Why is Elo Inflating so much?

876584635678890 · November 4, 2018, 12:48pm

About when I started saving the leaderboard elo scores, there should have been at least one matchmaking change:

Now, look at the general elo development of the top algos since then:

As you can see, I very professionally marked the upper and lower boundaries of the top 10 and they are looking to steadily increase (somewhat linearly).

Looking at the development of the amount of matches played, we can see that there was no change in matchmaking speed (completely linear):

This should therefore most likely not be a cause because the highest elo was stable at around 2000 for a long time.

You need to know that the elo required to be in the top 10 was even lower before the database was in place.

Almost two weeks ago, I plotted the elo distribution at that time and below you can see that data compared to the current distribution (it is based on each users highest elo on the leaderboard):

(plot available here)

This shows that the elo did not only inflate in the top 10, but it did actually inflate overall.
There are almost no algos left below 500 elo -> what applies for the leaderboard also does for all other algos in this case.

Now, I am wondering about two situations:

How were the matchmaking changes able to increase all elo (are they the cause of this phenomenon)?
If so, what changes were applied for this to happen?

kkroep · November 4, 2018, 1:02pm

Playing a match under the 400 ELP gap makes it that top algos can only lose ELO. What happens now is that the very best algos almost never lose, which was also the case previously, but now every win actually boosts the ELO of the best algos. Because algos are becoming very adaptive, they are covered against (almost every) static strategy. This means that only dynamic algorithms are a threat, and they are difficult to get right. Not only that, but dynamic algos have a high ELO, so losing a match is not that bad.

Actually my KeKroepes_2.0 algo has a mistake in the anti ping rush defense (accidentally commented out), so about half of all loses it has are due to that bug. Other losses are against genuinely impressive algos (with high ELOs) mostly.

So a combination of the new match making, and the maturing of top algos is affecting this I think. I feel like the top dogs are stepping up their game now that the top algos are stress tested against other top algos.

n-sanders · November 4, 2018, 1:20pm

Another thing to keep in mind is that this only charts a user’s best algo. So it make sense that basically everyone’s best algo is getting better. There’s no real way to track “feeder” algos that come in at 1500 and lose enough to never become that user’s best algo.

I know I’ve also created algos to try wacky new ideas that sometimes don’t pan out

Edit: also old, strong algos can hang out for a while and provide elo growth. NMFF was a previous #1 that’s still got 2k elo that people are getting better at beating and it’s feeding higher elo.

Material provided:
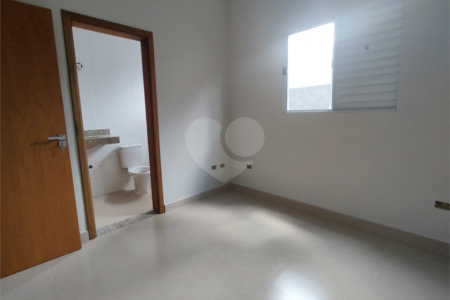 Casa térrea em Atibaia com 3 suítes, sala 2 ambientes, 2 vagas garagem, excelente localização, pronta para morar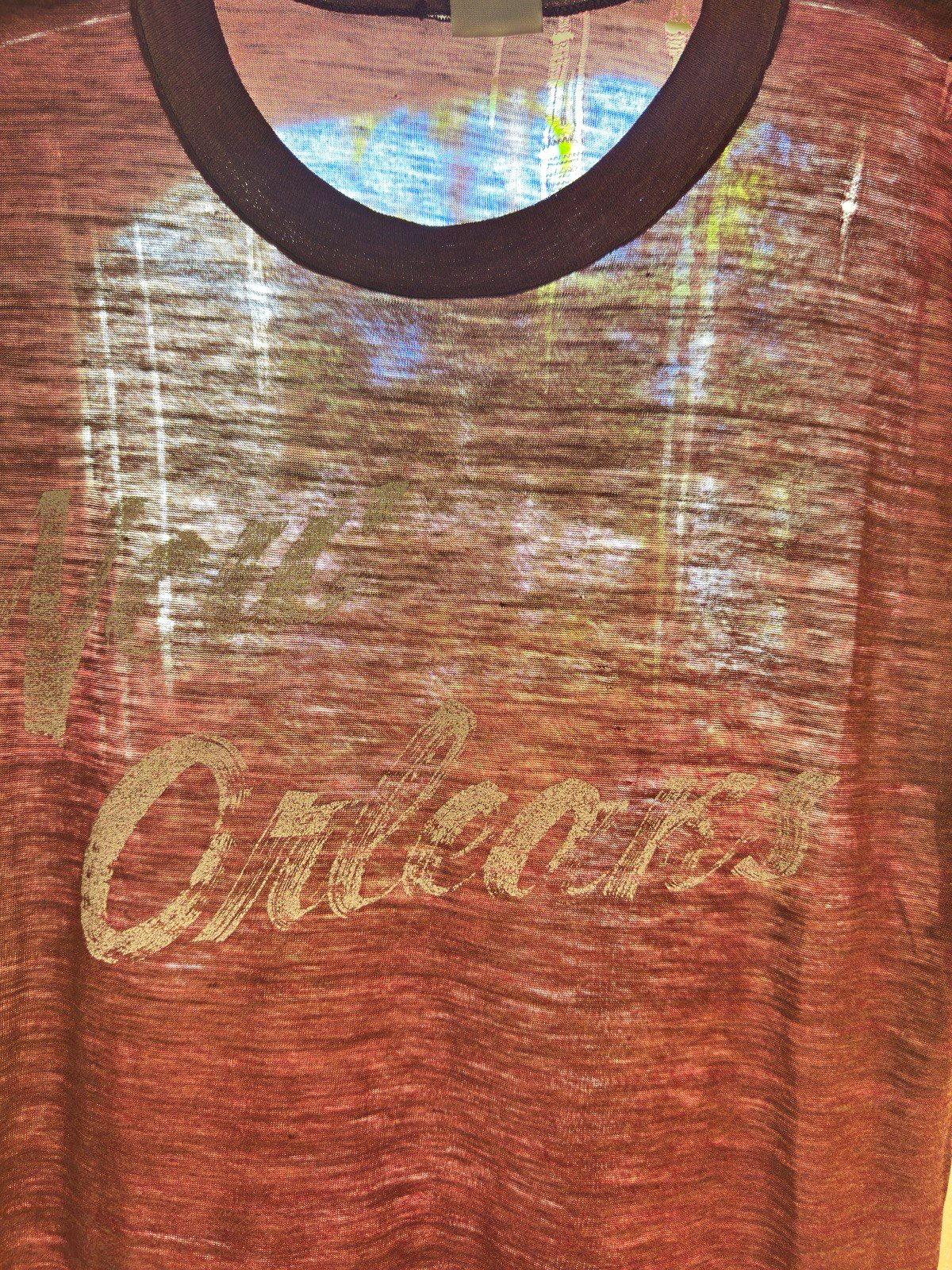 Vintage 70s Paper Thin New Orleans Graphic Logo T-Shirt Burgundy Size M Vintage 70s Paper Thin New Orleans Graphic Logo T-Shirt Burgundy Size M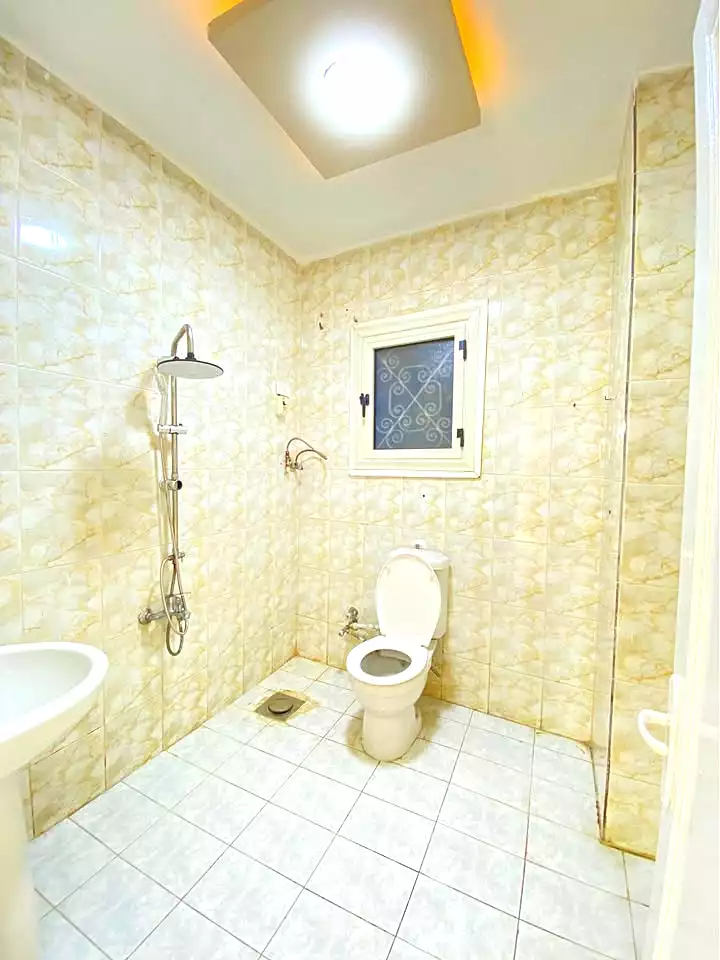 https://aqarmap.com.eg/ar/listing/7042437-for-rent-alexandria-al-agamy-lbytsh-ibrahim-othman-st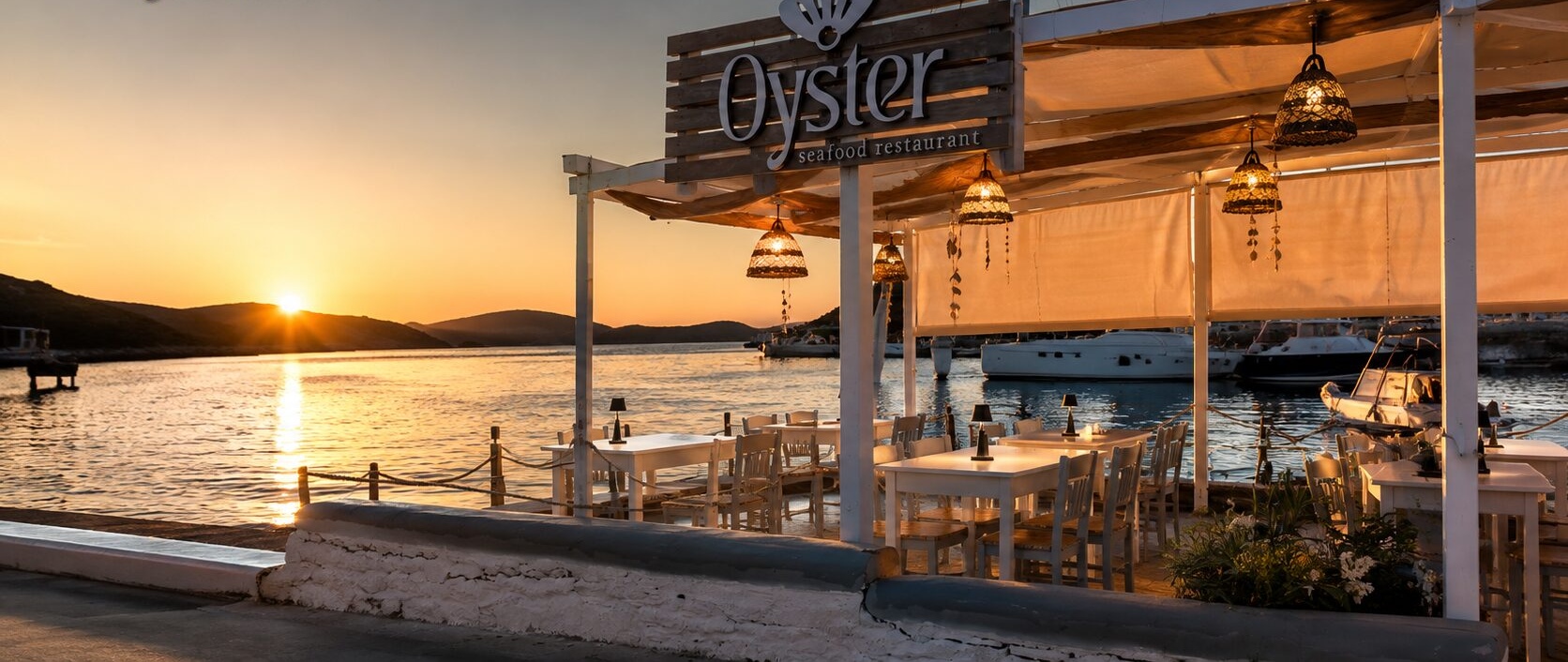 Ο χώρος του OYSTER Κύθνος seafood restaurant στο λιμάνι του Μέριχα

Tasks to carry out:
- a) Decide whether each statement agrees with the Elo inflation thread, answering yes or no and quoting the deciding words of the thread: (i) The amount of matches played showed no change in matchmaking speed. (ii) The highest Elo held steady at around 2000 for a long time. (iii) The charts can track "feeder" algos that come in at 1500.
- b) Carry on the Elo inflation thread from the end of its last post.

Expected responses:
- a)
(i) Yes: "we can see that there was no change in matchmaking speed (completely linear)"
(ii) Yes: "the highest elo was stable at around 2000 for a long time"
(iii) No: "There’s no real way to track “feeder” algos that come in at 1500"

- b)
n-sanders · November 4, 2018, 1:30pm

It may be misleading to say it as an algo is getting “better”, because algos don’t “improve”. What I mean is the users are creating better algos and the top 10 is being filled with “younger” algos that have higher potential elo ceilings (such as @kkroep fixing his ping defense).

Ryan_Draves · November 4, 2018, 3:01pm

Better algos really shouldn’t account for the massive inflation though, which has taken place in a matter of days (and directly coincides with a matchmaking fix). To me it seems much more likely that, since every match played has a positive effect on the winner and negative effect on the loser, a couple of things might be happening. Keep in mind the previous ceiling, 1900-2000, which is considerably close to the 400 elo gap of where new algos start from (1500).

Before, without rematches, algos at the top had very little to gain. Since they’ve already played most any other algo, and rematches were not held, almost every match was above the 400 elo threshold, so any losses to these new, lower elo bots simply negated what little gains in elo could be made. This placed the ceiling around 1950.

Now, these bots are inflating above the gap of having nothing to gain from playing new bots. By the time the new bots are in range to play the top dogs, the top dogs have something to gain from winning. It’s apparent that they have too much to gain from winning, however, and that it’s not scaling off as their elo increases.

876584635678890 · November 4, 2018, 3:04pm

@n-sanders How come that elo steadily increases just now?
Truth_of_Cthaeh was top 1 for weeks and mostly between 1900 and 2000, just towards the end surpassed 2000, but I would count that towards the inflation.

Think of the following scenario: Elo inflation would never stop for old algos because of what @Ryan_Draves explained. There should not be an easy way to get any new algo into the top spots then.

There might not even be a need to change the system then. We could just adjust the starting elo, which leads me to the question whether 1700 would be a better starting elo right now.

kkroep · November 4, 2018, 3:16pm

Because of the math behind how ELO systems work, that would just result in everybody’s score being 200 pnts higher . That is identical to punishing every single algo in the system by 200 pnts as a one time event and then continuing as normal. ELO performance is measured against a baseline that is set by the ELO rating of fresh algorithms. A better solution to the problem you raised correctly is that new entries don’t have their ELO change quick enough, and should be scaling faster than established algos. As to my understanding the team is currently pondering over this issue. An example would be that new algos have their ELO reward or punishment be 3X higher for the first 10 matches are something similar.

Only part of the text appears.